**Stated goal**
Reproduce the listing below word for word, leaving out the pictures.

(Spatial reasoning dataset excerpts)
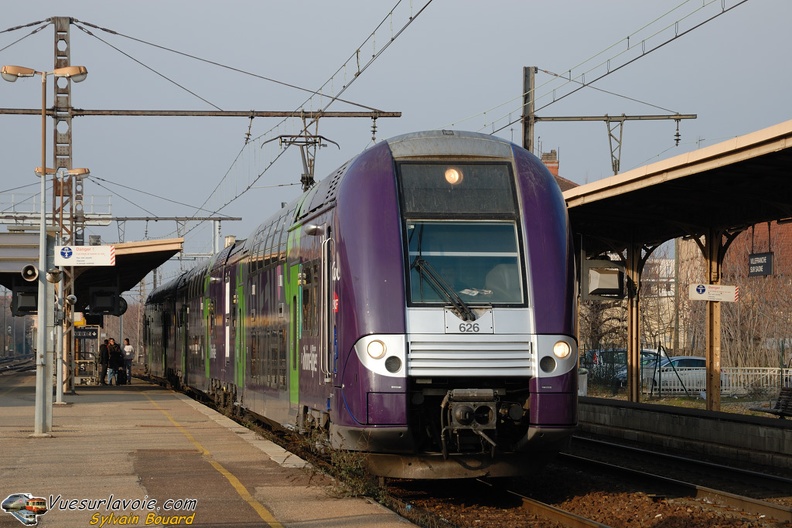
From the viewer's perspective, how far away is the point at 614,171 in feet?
92.1

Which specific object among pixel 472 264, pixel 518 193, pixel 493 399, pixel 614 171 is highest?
pixel 614 171

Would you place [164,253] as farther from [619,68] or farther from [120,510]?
[120,510]

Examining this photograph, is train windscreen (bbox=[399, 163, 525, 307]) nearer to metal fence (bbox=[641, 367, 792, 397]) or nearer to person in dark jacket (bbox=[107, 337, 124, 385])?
metal fence (bbox=[641, 367, 792, 397])

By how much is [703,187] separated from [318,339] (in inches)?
320

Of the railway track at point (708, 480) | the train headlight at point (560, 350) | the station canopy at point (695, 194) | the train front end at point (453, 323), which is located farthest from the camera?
the station canopy at point (695, 194)

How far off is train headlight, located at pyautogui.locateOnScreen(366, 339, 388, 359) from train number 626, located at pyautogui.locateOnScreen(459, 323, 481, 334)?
2.26ft

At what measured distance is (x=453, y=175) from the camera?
10.8 metres

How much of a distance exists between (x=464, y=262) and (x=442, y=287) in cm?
36

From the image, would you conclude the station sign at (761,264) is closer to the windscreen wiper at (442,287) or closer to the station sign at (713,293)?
the station sign at (713,293)

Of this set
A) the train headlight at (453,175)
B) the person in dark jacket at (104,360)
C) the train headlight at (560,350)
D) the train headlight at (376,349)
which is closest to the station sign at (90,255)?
the train headlight at (453,175)

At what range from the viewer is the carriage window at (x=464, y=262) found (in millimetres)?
10203

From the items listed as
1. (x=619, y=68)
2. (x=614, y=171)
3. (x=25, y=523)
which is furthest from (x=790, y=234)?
(x=25, y=523)

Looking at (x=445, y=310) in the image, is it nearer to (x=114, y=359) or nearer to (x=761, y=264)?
(x=761, y=264)

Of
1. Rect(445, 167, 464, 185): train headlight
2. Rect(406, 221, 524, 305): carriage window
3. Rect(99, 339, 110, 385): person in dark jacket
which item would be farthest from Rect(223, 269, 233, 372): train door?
Rect(99, 339, 110, 385): person in dark jacket
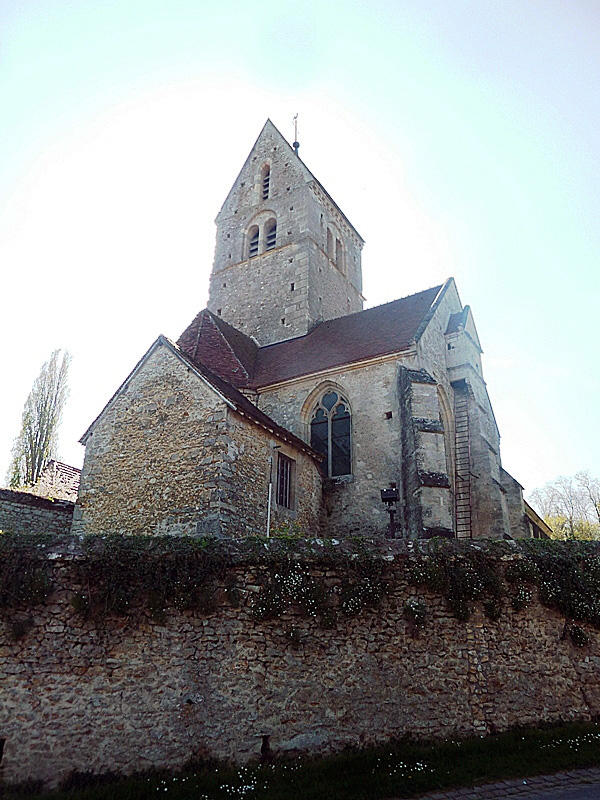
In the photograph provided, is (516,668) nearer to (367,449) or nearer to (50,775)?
(50,775)

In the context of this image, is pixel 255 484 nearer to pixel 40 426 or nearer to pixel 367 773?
pixel 367 773

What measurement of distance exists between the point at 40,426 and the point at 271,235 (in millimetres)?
13133

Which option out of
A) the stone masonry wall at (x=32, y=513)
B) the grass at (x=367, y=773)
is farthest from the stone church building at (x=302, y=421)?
the grass at (x=367, y=773)

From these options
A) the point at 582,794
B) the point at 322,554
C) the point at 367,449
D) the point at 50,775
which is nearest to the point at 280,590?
the point at 322,554

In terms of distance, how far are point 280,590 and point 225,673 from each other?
1.15 metres

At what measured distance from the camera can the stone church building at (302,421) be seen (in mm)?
12438

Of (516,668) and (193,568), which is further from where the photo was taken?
(516,668)

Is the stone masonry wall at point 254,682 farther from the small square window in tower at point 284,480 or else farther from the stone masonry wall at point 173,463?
the small square window in tower at point 284,480

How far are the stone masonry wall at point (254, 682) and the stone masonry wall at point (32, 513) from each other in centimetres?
768

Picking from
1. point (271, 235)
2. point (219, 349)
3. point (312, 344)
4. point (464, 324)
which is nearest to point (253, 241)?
point (271, 235)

**Finished task**
From the viewer's perspective, how far away is the point at 614,171 in feet?
92.1

Which specific object among pixel 472 264, pixel 518 193, pixel 493 399, pixel 614 171 is highest?
pixel 614 171

Would you place [164,253] as farther from [619,68] or farther from [120,510]?
[120,510]

Examining this photograph, is train windscreen (bbox=[399, 163, 525, 307]) nearer to metal fence (bbox=[641, 367, 792, 397]) or nearer to person in dark jacket (bbox=[107, 337, 124, 385])?
metal fence (bbox=[641, 367, 792, 397])

By how much is [703,187] separated from [318,339] (in inches)?
320

Of the railway track at point (708, 480) | the train headlight at point (560, 350) | the station canopy at point (695, 194) | the train front end at point (453, 323), which is located farthest from the camera?
the station canopy at point (695, 194)

How far off is train headlight, located at pyautogui.locateOnScreen(366, 339, 388, 359) from train number 626, located at pyautogui.locateOnScreen(459, 323, 481, 334)?
2.26ft

At what measured distance is (x=453, y=175) from the camera?
10.8 metres

How much of a distance exists between (x=464, y=262) and (x=442, y=287) in cm?
36

From the image, would you conclude the station sign at (761,264) is closer to the windscreen wiper at (442,287) or closer to the station sign at (713,293)?
the station sign at (713,293)

Of this set
A) the train headlight at (453,175)
B) the person in dark jacket at (104,360)
C) the train headlight at (560,350)
D) the train headlight at (376,349)
which is closest to the station sign at (90,255)?
the train headlight at (453,175)

At what range from the viewer is the carriage window at (x=464, y=262) found (in millimetres)?
10203

From the items listed as
1. (x=619, y=68)
2. (x=614, y=171)
3. (x=25, y=523)
which is furthest from (x=790, y=234)?
(x=25, y=523)

Looking at (x=445, y=310) in the image, is it nearer to (x=114, y=359) or nearer to (x=761, y=264)?
(x=761, y=264)

Of
1. Rect(445, 167, 464, 185): train headlight
2. Rect(406, 221, 524, 305): carriage window
3. Rect(99, 339, 110, 385): person in dark jacket
which item would be farthest from Rect(223, 269, 233, 372): train door?
Rect(99, 339, 110, 385): person in dark jacket
In the photograph provided, is (516,668) nearer to (367,449) or nearer to (50,775)?
(50,775)

In the context of this image, is pixel 255 484 nearer to pixel 40 426 or nearer to pixel 367 773?
pixel 367 773

What measurement of distance exists between the point at 40,426 and the point at 271,235 (in millimetres)?
13133

Which option out of
A) the stone masonry wall at (x=32, y=513)
B) the grass at (x=367, y=773)
is farthest from the stone church building at (x=302, y=421)?
the grass at (x=367, y=773)

From these options
A) the point at 582,794
B) the point at 322,554
C) the point at 367,449
D) the point at 50,775
which is nearest to the point at 280,590?
the point at 322,554

In terms of distance, how far are point 280,590 and point 225,673 from each other?
1.15 metres

At what measured distance from the camera can the stone church building at (302,421) be seen (in mm)?
12438

Of (516,668) and (193,568), which is further from where the photo was taken?
(516,668)

Is the stone masonry wall at point 254,682 farther from the small square window in tower at point 284,480 or else farther from the stone masonry wall at point 173,463?
the small square window in tower at point 284,480

How far are the stone masonry wall at point (254, 682) and the stone masonry wall at point (32, 513) from each other in centimetres?
768

Picking from
1. point (271, 235)
2. point (219, 349)
3. point (312, 344)
4. point (464, 324)
which is nearest to point (253, 241)?
point (271, 235)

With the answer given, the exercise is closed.